=== Document passage ===
====================
Despite my DIY getting it done for my flavor chasing just fine, those from SA that I would buy and use as well along with my DIY are hampered by their makers not selling and shipping them direct to the US. The choice of the market(s) they sell to is their's alone though, so if they chose to stay local that's the end of the story for almost all US buyers. Now with the FDA Deeming looming and only a guess where that will end up their window to selling in the US may soon be closed anyway.

Deeming... I personally know the owners of most of the US and Euro premade MFG's that I considered the best of all of them. Some have already been "scared" out of the business by the threat of the FDA Deeming, including one of the biggest. Fortunately the very best of all of them IMO here in the US will not be stopped by these new regs if they do pass as written. Jake has the clout, the capital and the will to take on the FDA and Big Tobacco. So US vapers would have at least one very good source for premade e liquids and supplies. Neither the FDA nor Big Tobacco can stop DIY here.

Reactions: Like 4


----------



## rogue zombie (12/2/17)

StangV2_0 said:


> I reckon Paulies could.
====================
=== Task 1 ===
Render the sentence "Neither the FDA nor Big Tobacco can stop DIY here." from the forum thread into Spanish.
=== Task 2 ===
Transcribe everything in the forum thread from "Despite my DIY" down to "be closed anyway.".
====================
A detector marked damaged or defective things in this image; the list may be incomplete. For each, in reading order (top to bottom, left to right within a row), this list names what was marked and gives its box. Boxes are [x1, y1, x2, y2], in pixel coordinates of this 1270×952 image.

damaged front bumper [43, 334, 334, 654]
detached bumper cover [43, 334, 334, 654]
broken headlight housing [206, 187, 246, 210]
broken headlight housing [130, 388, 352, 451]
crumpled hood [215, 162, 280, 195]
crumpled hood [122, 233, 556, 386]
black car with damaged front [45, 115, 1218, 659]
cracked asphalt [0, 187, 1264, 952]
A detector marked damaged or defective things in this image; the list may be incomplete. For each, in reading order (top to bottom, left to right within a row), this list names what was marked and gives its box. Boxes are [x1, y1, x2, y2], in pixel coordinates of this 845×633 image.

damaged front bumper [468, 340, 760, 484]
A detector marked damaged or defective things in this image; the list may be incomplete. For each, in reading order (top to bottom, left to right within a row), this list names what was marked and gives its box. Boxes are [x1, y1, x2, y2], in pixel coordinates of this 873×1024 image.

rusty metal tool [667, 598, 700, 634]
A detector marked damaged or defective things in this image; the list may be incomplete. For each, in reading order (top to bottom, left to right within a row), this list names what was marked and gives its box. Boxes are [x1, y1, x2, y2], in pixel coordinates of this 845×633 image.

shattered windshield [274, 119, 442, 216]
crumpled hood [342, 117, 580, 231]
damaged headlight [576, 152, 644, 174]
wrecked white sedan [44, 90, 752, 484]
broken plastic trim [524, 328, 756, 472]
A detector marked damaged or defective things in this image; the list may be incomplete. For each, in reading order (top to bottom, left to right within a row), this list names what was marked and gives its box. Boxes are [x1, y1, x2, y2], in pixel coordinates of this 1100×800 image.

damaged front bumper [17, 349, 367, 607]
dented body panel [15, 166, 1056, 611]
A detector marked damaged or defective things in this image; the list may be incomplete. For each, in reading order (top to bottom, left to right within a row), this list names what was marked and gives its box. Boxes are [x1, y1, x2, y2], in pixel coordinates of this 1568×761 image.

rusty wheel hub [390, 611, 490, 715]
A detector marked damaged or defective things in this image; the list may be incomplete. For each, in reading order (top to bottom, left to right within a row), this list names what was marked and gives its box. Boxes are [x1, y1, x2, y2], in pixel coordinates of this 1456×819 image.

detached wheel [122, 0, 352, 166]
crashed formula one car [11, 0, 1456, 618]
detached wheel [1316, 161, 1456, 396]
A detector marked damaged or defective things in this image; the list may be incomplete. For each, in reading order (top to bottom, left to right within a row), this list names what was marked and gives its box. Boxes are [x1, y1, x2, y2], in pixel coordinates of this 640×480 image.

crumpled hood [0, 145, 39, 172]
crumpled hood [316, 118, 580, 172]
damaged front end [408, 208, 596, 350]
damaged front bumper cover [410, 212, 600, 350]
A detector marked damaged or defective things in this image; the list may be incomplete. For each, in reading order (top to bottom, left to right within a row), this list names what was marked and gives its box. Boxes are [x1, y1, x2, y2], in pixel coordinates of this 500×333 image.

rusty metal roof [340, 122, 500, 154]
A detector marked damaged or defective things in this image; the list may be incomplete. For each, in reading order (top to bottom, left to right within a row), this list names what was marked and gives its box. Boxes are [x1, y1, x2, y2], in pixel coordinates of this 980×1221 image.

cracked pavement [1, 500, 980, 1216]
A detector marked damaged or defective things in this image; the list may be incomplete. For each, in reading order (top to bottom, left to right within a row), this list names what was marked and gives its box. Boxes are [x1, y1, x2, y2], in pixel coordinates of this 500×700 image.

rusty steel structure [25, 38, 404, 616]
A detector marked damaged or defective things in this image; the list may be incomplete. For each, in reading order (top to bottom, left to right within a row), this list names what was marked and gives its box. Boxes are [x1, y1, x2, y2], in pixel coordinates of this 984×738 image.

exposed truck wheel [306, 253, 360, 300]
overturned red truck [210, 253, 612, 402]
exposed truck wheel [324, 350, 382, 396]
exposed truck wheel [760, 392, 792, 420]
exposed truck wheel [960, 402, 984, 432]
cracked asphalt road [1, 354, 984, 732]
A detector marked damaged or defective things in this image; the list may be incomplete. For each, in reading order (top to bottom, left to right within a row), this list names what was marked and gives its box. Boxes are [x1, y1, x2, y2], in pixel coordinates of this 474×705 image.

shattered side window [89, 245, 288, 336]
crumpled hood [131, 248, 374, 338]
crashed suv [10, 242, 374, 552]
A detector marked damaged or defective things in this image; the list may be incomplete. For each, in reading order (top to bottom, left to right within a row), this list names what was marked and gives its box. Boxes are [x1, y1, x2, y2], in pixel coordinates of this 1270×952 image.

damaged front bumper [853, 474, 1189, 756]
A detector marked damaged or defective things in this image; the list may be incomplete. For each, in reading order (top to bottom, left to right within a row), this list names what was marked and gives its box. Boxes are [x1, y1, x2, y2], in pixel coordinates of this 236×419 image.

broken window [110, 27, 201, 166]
====================
=== Task output 1 ===
Ni la FDA ni la gran industria tabacalera pueden detener aquí la elaboración casera.

=== Task output 2 ===
Despite my DIY getting it done for my flavor chasing just fine, those from SA that I would buy and use as well along with my DIY are hampered by their makers not selling and shipping them direct to the US. The choice of the market(s) they sell to is their's alone though, so if they chose to stay local that's the end of the story for almost all US buyers. Now with the FDA Deeming looming and only a guess where that will end up their window to selling in the US may soon be closed anyway.